In the interview Spiegel asks: “You claim the greens scare the voters away from the voting booths, and that the shrinking voter turnout undermines democracy. Why do you say that?”
Güllner: In local elections, one sees a clear relationship: The higher the percentage of votes that the greens get, the lower the voter turnout. It’s also clear to see internationally. Over the last 30 years, nowhere in western countries has voter turnout dropped more than in Germany. At the same time, the greens have gotten especially strong here.”
He uses the southern industrial state of Baden Wurttemberg, which not long ago elected a Green Party governor, Winfried Kretschmann, as an example. Güllner tells Spiegel:
In Baden-Württemberg Winfried Kretschmann got only 16 percent of all eligible voters behind him, yet he was able to derive a mandate for a radical political change. No wonder that many people there do not feel represented.”
Güllner explains that the success of the greens is based on populist environmental issues, like who isn’t against a clean environment and peace? He adds:
The greens also have massive support from scientists and a large part of the German mass media. This media-scientific support give the greens an impact that is much bigger than what they really are.”
This is no exaggeration. Green activists, politicians and organizations are constantly interviewed as “experts” and “authorities” in the media. And they are rarely criticized.
Güllner ends the interview saying that the mainstream parties (CDU and SPD) have gotten too green, and that the green party needs to deflate its ego, as it is exercising a disproportionate amount of influence.
I just ordered that book via amazon.
Funny is:
Verlag Herder GmbH, Freiburg im Breisgau
Freiburg is the greenest city in Germany….
Nice irony! Hopefully the students there will pick up a copy.
Well, of course. Yesterday I told that Malthusian All-Party Enquete Commission of the German Bundestag exactly that in their contact form – that I don’t bother to vote anymore.
BTW, FORSA guy doesn’t mention my second reason to stop voting: That the legislative power resides in the hands of non-elected Eurocrats in Brussels.
I am sure Der Spiegel – whose publisher travels to every Bilderberg conference to receive his orders – likes it this way.
Reading parts of the Enquete Commission report released today, “shades of brown” is a total understatement. Here is what they recommend for education
6483 • Alle Akkredierungskriterien sind so zu gestalten, dass in Universitäten und Hochschulen Nachhaltigkeit (in einem weiten Sinne) zum Pflichtfach für alle
Studiengänge bzw. Bildungs- und Lehrplänen wird.
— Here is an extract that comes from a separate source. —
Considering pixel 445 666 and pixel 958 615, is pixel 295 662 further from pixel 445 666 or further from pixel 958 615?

Implementierung eigene Studiengänge für Nachhaltigkeit.
Förderung von interdisziplinäre Forschungsvorhaben.
Aufnahme des Themas Nachhaltigkeit und Ressourceneffizienz in die Prüfungsordnungen der Ausbildungsberufe.
Förderung von Bildungspartnerschaften zwischen Schulen, Hochschulen und Unternehmen.
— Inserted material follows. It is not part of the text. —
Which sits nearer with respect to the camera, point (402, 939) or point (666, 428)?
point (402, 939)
Canada looks more attractive by the minute.
In The Netherlands the Greens now have four seats in Parliament (they got one rest-seat). It has become a splinter-party but I think they have never resembled the German Greens very much (actually quite decent people).
The problem is not so much that our Greens are a nutcase party dominated by a few old communists, but that all other parties look like carbon copies of them.
What worries me is the support from scientists which gives an air of legitimacy, authority, or correctness. Scientists exist and prosper because someone is funding them. If the decision makers for the funding are either biased, or have an agenda, or are plainly “less than brilliant”, the scientists are capabe to prove that the earth is flat.
If I discount bias or idiocy among the policy makers, that would leave the agenda as the motive.
Uber alles Deutschland. Remember, the Nazis were the first green party and Hitler and his inner circle were filthy little green kooks. This time round they were smart, and relied entirely on propaganda and social engineering to accomplish their goals.
What with the green bubble, the German tax payer seems to be in for a bit of a kicking
http://www.eureferendum.com/blogview.aspx?blogno=83180
I am probably missing something, mr Gosselin:
where is Güllner saying: ” Green Movement Has Shades Of Brown”?
It’s implied, which is why I didn’t put it in quotes.